There are lots of different kinds of chronic pain, and lots of conditions that cause them. If you know anyone with migraines, fibromyalgia, IBS, or any type of chronic pain, here are some things they might experience or relate to. The understanding of friends and family can make a world of difference.
As a person who lives with chronic pain…
1. My pain may be caused by a medical condition, or it may be that my brain distorts how I receive pain. It’s been years and my doctors are still not sure; people with chronic pain have varied causes, symptoms, and experiences. This can be difficult to explain to others.
2. It can be frustrating to feel like people don’t take my condition seriously, because nothing is “really wrong” with me. I’m not dying. I don’t have an obvious physical disability, I can’t name a disease others will recognize, my diagnosis is pretty vague and unrecognizable to most people, and a lot of the time I am perfectly fine.
3. I am often fine, but I constantly worry that pain will creep up on me—partly because I dread the pain, and partly because it interrupts my life.
4. I am embarrassed by my chronic pain. I worry that people think I am a wuss or that I’m melodramatic.
5. Sometimes I’m in a lot of pain. It’s not a normal stomachache or slight headache. It is severe, often excruciating pain that sometimes renders me unable to move. Please don’t trivialize it. Tylenol will not fix this pain.
6. Sometimes sleep is the only way out—medicine doesn’t fix everything, and research for quality of life conditions are not always a top priority when some people are dying of other medical conditions. I understand this, please don’t lecture me about the lesser importance of my condition.
7. Sometimes I go to sleep involuntarily when the pain is so great that my body doesn’t know how else to escape it. Sometimes I fall asleep in odd places when I am in great pain—this is one reason I like to stay home when I have pain.
8. Sometimes I have let down friends—not showing up when we have plans, missing something important. This is one of the worst parts, especially when the reason I miss something is that I went to sleep. I worry that those friends will not understand that it was an accident, unavoidable. I really hate letting them down.
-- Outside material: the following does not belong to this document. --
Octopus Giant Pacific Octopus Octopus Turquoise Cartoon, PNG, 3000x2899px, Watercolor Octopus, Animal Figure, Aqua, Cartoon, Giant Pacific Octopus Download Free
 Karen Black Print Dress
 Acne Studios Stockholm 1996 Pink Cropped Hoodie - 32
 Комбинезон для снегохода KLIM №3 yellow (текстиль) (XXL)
9. I worry that because of my chronic pain people won’t want to deal with me, be involved with me, or be my friend. I am too much trouble, too much drama.
10. I worry that I seem or am too concerned about myself. I need to take care of certain things to avoid triggering my pain, and those things may seem trivial or less important to others. Missing a few hours of sleep or eating late can be a minor inconvenience to others—no one likes to be tired—but for me, a couple days of that can trigger severe pain.
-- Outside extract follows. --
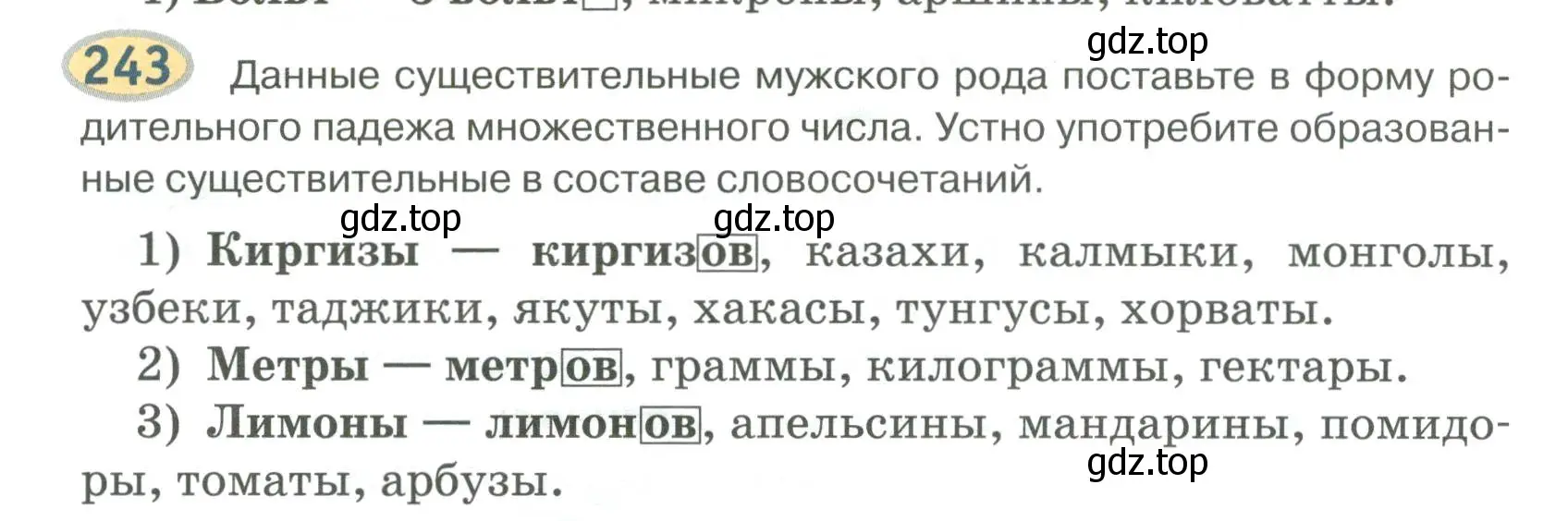 Условие номер 243 (страница 192) гдз по русскому языку 6 класс Быстрова, Кибирева, учебник 1 часть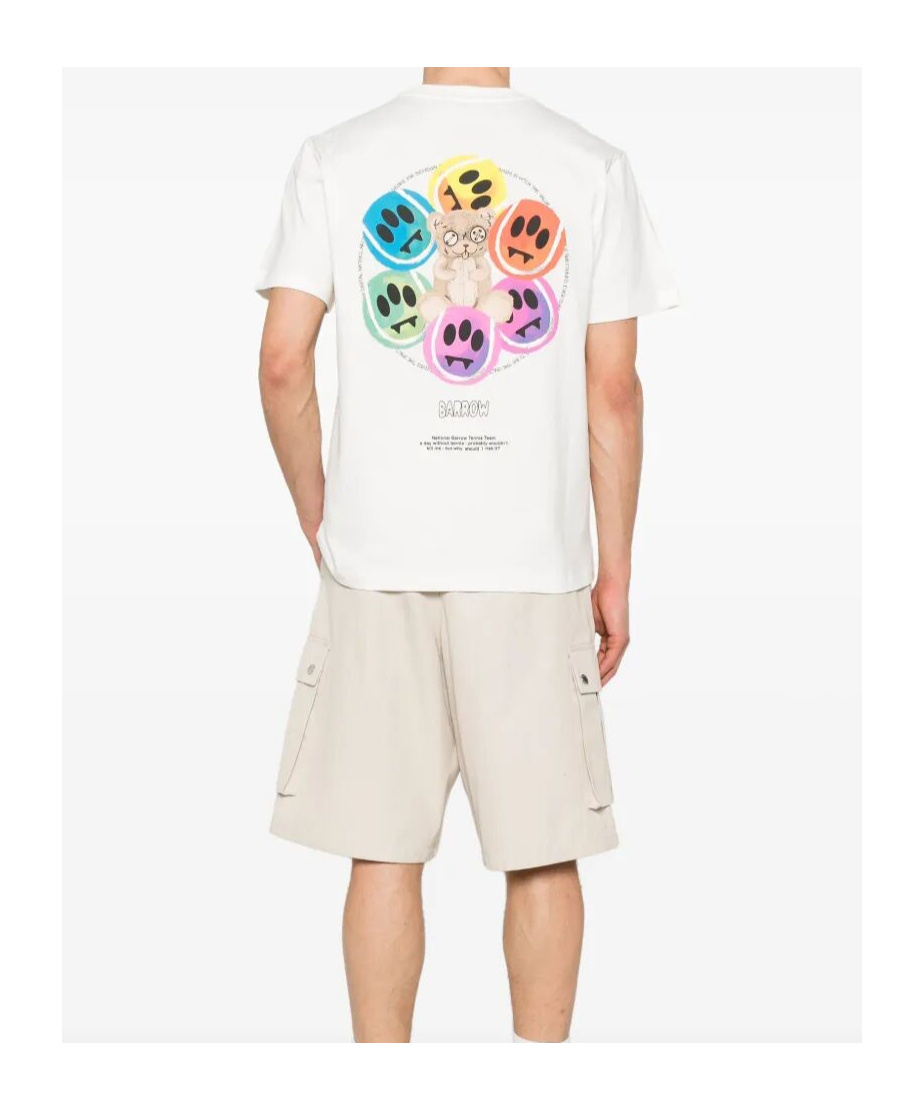 Barrow Graphic-print T-shirt In White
11. I worry that people think I abuse my diagnosis—that sometimes I am not actually in pain when I say I am (Although it would be so unpleasant to fake this experience I’m not sure why anyone would).
12. I sometimes get behind in school or work when pain prevents me from going to class.
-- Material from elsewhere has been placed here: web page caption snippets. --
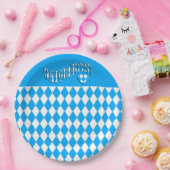 Bierfestival Bayerisches Flaggenmuster Oktoberfest Pappteller (Party)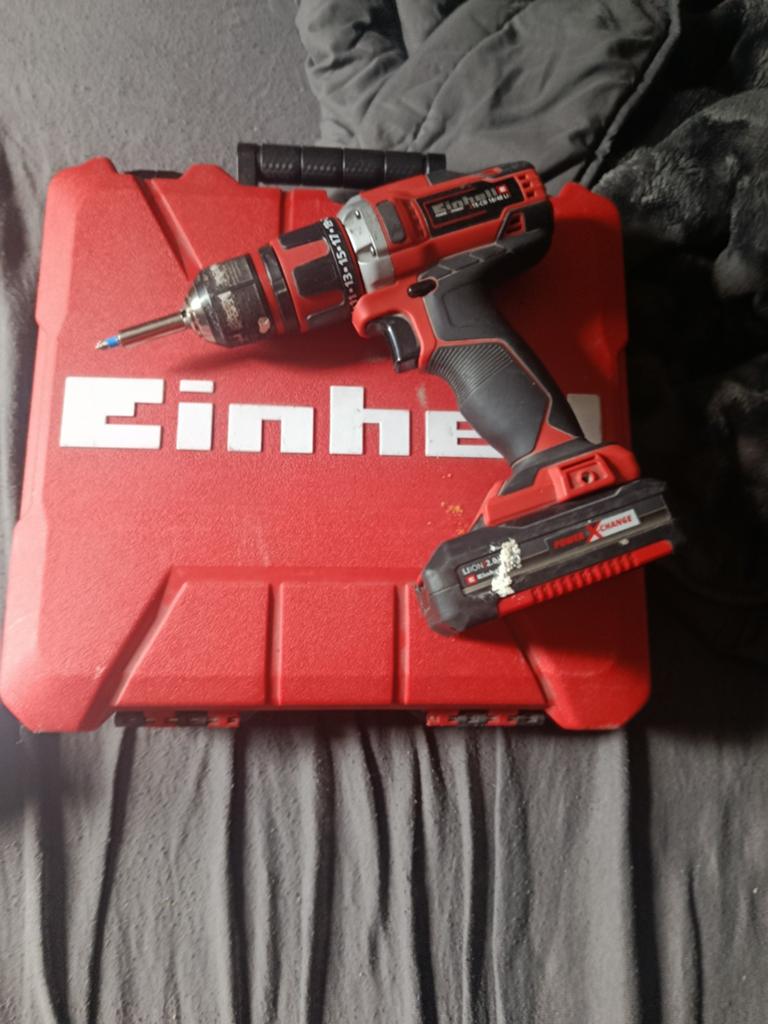 Einhell Accuboormachine met koffer, Doe-het-zelf en Verbouw, Gereedschap | Boormachines, Variabele snelheid, Ophalen of Verzenden
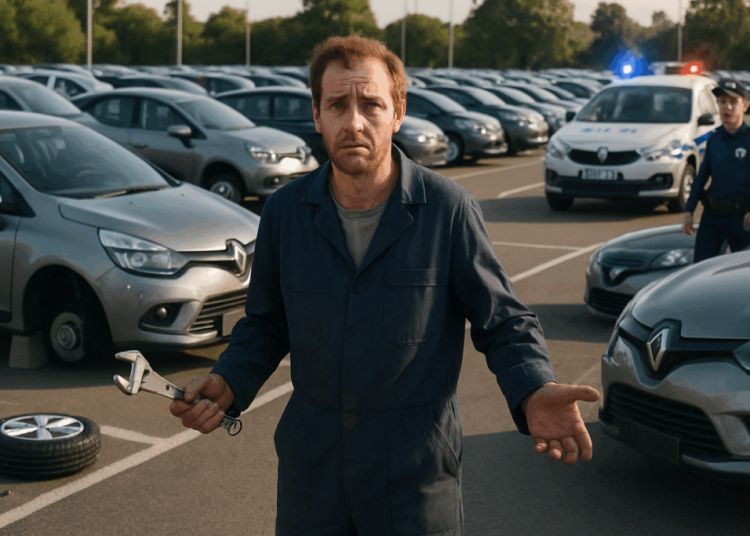 Il a démonté les pneus de 120 Renault Clio, la justice le prive de … sa propre Clio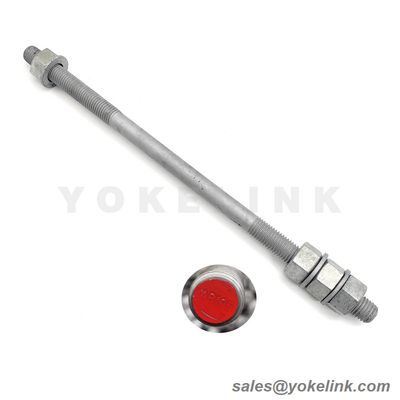 Heavy Structural Bolt F1554 Grade 36/ 55/ 105 Anchor Bolt Staight Type For Industrial Construction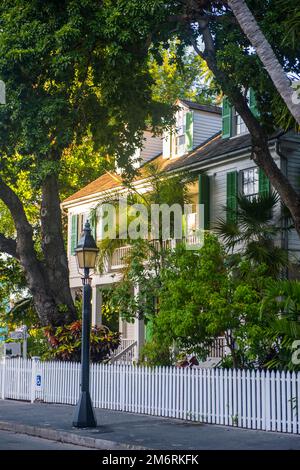 Maison coloniale à Key West, Floride, États-Unis Banque D'Images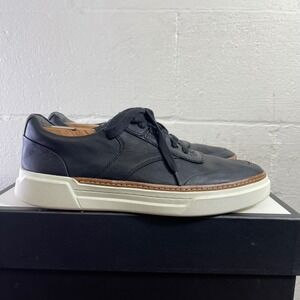 Allen Edmonds Burke 4279 Black Leather Casual Sneakers Shoes Men's Size 10 D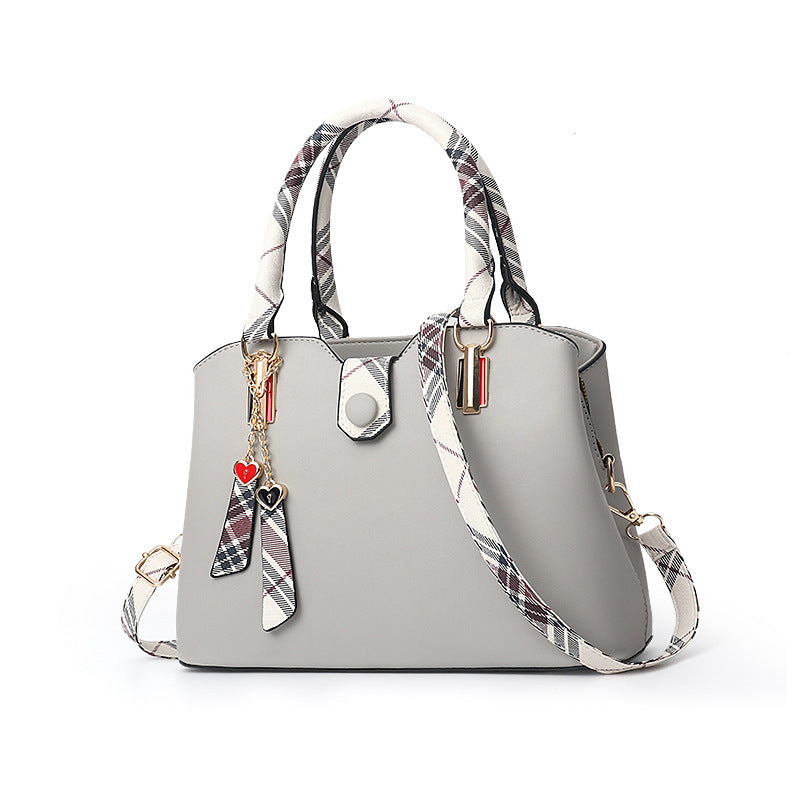 Luxe damestas van leer, grote capaciteit, kleine vierkante crossbodytas met meerdere zakken, schoudertas voor dames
13. Often I experience pain in phases—sometimes the phases are a few days, sometimes they last a few weeks. In these cases, I can get very behind in school or work.
14. It is hard to explain to my professors and bosses why I am absent. I worry that they will not understand and my grade, employment status, or reputation will be affected. I hate doing a poor job at anything I’m involved in.
15. The best thing anyone can do to help me is to be understanding of these things. It means the world.